Jackson stays on $20 at least to 2026

Andrew Jackson’s place on the $20 bill is secure at least until 2026. Abolitionist Harriet Tubman was supposed to replace him by 2020, the 100th anniversary year of women’s right…

Andrew Jackson has been on federal paper money for more than 100 years. His tenure has just gotten longer.

Andrew Jackson’s place on the $20 bill is secure at least until 2026.

Abolitionist Harriet Tubman was supposed to replace him by 2020, the 100th anniversary year of women’s right to vote.

However, that will not now be the case.

Delays in approving a final design are blamed by the nation’s paper money factory, the Bureau of Engraving and Printing.

Putting Tubman on the $20 was a decision made in 2016 by Barack Obama’s Treasury secretary, Jack Lew.

That decision was a fall back for Lew, who originally had determined to kick Alexander Hamilton off the $10. But that blew up in his face.

Public outcry, inspired in part by the popular Broadway play “Hamilton,” saved the country’s first Treasury secretary from numismatic exile.

President Jackson was then chosen for eviction.

Lew also determined that the backsides of the $10 and $5 were also to be altered in a sequential process.

He decided to put five women’s rights activists on the back of a new $10: Sojourner Truth, Lucretia Mott, Susan B. Anthony, Alice Paul and Elizabeth Cady Stanton.

Martin Luther King Jr. and his “I Have A Dream” speech delivered in 1963 at the Lincoln Memorial was to be the theme of the new back for the $5.

However, it takes years under the best of circumstances to implement changes to American paper money.
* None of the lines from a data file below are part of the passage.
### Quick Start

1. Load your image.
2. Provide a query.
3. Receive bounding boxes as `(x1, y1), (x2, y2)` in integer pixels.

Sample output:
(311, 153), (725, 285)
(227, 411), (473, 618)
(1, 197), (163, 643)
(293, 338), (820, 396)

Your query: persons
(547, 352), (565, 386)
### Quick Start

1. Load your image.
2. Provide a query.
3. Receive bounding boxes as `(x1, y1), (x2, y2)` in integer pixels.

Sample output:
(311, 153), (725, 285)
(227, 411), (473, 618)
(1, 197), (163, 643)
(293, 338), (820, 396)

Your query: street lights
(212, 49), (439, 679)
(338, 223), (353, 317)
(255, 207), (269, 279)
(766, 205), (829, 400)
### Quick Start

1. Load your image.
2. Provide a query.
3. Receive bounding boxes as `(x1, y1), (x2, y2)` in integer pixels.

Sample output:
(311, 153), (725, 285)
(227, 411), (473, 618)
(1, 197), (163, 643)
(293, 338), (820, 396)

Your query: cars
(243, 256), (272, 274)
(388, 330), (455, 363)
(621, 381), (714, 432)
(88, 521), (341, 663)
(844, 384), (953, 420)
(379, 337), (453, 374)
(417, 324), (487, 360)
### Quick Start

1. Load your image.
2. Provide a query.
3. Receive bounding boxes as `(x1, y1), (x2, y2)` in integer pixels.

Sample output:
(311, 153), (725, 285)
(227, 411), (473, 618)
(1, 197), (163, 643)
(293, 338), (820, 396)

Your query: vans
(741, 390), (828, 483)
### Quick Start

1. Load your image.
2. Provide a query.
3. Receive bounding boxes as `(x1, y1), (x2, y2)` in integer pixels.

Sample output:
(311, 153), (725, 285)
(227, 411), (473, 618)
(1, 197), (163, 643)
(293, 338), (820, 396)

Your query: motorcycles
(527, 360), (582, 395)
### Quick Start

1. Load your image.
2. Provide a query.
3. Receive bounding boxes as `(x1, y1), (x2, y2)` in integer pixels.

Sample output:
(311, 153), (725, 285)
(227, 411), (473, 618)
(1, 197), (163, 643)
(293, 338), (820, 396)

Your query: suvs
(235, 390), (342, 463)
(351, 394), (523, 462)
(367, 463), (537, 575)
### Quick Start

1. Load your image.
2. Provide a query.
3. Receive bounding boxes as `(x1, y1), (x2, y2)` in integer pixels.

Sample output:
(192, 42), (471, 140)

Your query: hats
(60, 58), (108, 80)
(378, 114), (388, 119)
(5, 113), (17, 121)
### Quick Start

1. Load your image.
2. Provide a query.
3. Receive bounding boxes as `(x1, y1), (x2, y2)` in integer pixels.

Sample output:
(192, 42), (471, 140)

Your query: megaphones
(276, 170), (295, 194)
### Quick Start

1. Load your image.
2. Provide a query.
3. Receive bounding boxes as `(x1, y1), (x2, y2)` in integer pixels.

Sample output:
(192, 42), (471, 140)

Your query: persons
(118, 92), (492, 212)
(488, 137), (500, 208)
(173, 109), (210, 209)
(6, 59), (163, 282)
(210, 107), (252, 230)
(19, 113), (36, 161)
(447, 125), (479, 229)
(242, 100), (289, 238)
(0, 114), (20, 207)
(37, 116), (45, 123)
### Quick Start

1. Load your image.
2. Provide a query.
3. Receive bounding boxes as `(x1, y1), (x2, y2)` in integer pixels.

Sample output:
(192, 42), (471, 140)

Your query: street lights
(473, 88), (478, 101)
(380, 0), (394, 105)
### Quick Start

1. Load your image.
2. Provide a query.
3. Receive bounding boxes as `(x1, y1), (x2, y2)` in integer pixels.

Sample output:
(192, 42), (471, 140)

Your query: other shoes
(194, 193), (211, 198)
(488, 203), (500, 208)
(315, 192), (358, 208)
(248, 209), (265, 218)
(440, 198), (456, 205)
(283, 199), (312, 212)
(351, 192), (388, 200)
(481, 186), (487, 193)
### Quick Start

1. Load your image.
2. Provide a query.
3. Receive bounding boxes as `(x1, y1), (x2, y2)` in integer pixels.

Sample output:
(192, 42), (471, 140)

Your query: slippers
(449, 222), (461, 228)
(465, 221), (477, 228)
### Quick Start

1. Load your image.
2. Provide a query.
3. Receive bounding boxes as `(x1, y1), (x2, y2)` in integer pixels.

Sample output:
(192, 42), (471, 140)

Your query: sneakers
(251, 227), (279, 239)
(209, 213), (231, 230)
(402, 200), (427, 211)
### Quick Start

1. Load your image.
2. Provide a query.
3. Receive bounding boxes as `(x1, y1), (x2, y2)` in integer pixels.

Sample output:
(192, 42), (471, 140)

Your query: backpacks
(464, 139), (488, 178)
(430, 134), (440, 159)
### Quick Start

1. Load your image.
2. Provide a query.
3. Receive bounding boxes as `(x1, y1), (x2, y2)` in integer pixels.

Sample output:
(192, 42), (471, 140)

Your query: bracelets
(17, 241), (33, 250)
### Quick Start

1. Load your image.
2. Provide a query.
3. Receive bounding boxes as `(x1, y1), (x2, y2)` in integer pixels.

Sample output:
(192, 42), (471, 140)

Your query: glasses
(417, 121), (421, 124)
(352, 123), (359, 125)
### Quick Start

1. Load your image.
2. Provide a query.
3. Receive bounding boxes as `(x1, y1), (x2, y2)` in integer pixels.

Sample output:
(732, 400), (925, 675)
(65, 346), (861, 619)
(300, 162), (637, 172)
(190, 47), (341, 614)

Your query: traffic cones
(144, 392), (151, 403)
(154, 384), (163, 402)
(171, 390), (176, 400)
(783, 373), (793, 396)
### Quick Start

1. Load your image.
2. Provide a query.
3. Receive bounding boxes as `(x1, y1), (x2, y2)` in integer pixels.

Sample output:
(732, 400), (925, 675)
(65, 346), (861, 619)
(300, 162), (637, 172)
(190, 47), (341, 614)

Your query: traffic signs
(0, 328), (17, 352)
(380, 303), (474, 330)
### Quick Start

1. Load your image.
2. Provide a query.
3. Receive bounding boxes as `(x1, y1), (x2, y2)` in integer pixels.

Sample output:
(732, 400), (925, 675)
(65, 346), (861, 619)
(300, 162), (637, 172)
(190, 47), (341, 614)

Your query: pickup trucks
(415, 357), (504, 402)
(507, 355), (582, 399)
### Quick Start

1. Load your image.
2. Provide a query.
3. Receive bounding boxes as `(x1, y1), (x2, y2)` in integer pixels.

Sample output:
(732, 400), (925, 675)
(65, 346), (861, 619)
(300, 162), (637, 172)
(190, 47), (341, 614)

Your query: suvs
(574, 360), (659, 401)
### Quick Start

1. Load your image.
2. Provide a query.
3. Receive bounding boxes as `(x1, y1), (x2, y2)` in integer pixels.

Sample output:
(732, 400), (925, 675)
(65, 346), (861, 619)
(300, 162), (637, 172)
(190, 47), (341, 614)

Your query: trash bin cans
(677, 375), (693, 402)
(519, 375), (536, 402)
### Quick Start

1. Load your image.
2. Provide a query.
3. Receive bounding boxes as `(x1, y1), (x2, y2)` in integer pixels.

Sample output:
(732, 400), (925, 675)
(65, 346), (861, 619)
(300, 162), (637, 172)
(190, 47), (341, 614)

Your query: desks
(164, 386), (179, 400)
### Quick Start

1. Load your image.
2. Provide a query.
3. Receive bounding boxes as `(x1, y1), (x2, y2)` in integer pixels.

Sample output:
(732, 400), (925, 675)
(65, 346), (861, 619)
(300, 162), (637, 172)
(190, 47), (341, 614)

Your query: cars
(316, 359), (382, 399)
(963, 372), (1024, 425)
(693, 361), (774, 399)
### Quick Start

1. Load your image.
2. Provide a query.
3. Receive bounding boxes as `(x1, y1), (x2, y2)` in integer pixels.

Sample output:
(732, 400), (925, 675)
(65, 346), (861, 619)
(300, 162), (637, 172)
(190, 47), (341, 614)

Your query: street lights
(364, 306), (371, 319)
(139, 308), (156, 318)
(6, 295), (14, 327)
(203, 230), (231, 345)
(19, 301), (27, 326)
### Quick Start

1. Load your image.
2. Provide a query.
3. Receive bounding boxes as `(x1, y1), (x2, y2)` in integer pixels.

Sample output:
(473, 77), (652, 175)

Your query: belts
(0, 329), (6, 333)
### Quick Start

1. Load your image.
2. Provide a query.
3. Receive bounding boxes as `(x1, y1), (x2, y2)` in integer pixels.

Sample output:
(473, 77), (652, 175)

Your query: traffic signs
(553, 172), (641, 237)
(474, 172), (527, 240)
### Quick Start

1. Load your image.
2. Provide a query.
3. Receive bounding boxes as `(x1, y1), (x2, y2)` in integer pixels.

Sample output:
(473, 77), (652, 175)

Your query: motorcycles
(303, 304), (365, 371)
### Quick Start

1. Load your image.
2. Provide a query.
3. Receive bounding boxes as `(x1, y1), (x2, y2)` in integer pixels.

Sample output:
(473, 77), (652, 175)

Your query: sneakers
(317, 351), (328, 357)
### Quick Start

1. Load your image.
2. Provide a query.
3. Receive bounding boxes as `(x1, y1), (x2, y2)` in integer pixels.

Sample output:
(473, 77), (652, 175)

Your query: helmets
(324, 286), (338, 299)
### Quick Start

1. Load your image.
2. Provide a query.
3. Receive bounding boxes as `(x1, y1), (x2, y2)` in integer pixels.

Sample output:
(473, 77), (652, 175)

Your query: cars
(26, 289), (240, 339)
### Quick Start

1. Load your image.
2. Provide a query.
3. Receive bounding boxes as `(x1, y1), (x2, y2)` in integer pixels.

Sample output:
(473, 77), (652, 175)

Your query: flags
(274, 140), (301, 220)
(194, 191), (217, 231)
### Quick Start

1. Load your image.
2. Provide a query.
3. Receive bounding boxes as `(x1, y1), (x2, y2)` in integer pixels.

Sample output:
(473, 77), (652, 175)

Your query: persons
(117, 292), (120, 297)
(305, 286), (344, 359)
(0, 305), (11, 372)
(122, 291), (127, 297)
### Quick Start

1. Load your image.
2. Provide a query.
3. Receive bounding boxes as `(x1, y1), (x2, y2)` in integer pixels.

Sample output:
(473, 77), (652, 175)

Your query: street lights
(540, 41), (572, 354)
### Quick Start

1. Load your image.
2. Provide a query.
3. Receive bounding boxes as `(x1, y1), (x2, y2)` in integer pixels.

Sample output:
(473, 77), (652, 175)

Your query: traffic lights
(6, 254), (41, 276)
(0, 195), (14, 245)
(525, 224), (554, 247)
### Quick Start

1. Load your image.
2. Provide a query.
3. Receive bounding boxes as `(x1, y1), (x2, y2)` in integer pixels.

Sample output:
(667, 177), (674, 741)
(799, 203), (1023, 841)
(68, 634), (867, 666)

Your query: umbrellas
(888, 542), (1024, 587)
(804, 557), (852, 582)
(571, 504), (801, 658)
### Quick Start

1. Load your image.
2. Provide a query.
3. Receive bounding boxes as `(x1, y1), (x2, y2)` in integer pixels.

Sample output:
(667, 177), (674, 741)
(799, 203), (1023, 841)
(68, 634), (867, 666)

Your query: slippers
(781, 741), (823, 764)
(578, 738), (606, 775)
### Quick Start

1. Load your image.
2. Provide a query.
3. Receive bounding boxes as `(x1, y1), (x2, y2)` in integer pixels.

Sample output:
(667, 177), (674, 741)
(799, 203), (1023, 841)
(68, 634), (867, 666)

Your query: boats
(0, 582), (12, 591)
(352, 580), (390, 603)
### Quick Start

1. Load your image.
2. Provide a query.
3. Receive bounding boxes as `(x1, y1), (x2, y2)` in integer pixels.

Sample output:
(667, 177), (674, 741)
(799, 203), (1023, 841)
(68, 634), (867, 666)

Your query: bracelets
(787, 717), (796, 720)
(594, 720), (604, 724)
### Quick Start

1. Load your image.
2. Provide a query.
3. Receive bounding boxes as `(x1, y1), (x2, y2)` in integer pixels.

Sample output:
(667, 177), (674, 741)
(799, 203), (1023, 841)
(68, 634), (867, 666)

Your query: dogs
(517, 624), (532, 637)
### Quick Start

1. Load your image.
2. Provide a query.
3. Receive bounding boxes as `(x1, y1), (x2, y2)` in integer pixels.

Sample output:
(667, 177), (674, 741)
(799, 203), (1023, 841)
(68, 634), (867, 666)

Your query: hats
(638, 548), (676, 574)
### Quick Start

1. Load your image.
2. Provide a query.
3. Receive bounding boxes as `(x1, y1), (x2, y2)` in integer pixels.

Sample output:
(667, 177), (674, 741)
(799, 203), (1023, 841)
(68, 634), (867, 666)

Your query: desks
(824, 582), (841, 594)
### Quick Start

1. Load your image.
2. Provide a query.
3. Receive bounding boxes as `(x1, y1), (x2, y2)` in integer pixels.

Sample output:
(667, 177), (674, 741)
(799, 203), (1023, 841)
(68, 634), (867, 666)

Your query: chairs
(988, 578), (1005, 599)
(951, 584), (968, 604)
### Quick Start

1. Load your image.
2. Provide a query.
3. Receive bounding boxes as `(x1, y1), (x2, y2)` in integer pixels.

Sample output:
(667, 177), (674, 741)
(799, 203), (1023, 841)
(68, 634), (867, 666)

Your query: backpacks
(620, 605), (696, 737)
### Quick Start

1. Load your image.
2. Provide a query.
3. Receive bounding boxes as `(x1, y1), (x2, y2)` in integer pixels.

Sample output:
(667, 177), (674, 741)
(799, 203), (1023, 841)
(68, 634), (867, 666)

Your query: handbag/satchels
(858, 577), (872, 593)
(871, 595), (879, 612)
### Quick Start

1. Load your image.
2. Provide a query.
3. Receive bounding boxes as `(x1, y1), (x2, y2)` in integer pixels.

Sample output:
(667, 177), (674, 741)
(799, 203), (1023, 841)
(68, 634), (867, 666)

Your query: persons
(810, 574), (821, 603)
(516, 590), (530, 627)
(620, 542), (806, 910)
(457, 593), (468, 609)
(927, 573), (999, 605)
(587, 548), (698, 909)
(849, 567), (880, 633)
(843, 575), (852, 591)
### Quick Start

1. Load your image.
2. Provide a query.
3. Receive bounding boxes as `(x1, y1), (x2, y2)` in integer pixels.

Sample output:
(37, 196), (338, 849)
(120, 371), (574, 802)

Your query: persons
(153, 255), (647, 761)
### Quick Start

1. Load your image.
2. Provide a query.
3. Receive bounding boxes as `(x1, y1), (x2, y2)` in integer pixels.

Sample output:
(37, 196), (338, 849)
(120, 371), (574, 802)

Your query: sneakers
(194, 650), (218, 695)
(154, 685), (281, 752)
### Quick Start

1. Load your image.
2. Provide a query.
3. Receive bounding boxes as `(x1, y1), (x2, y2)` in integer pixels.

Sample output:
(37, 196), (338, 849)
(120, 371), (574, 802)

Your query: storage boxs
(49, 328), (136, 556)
The whole point of changing designs is to make paper money more secure against counterfeiters by embedding more security features in the notes.

Changing a portrait is technically easy to throw into the mix.

Tubman was selected for a role on paper money by a national campaign in 2015 conducted by womenon20s.org.

They conducted an online vote from among many historical figures.

Tubman narrowly won over runner-up Eleanor Roosevelt.

After Lew’s decision, Jackson’s star has been in the ascendant.

President Donald J. Trump has put a portrait of the nation’s seventh President in the Oval Office.

The currently announced delay could be a precursor to outright cancelation of the Tubman portrait.

It would simply be one more change in the flow of events since 2015.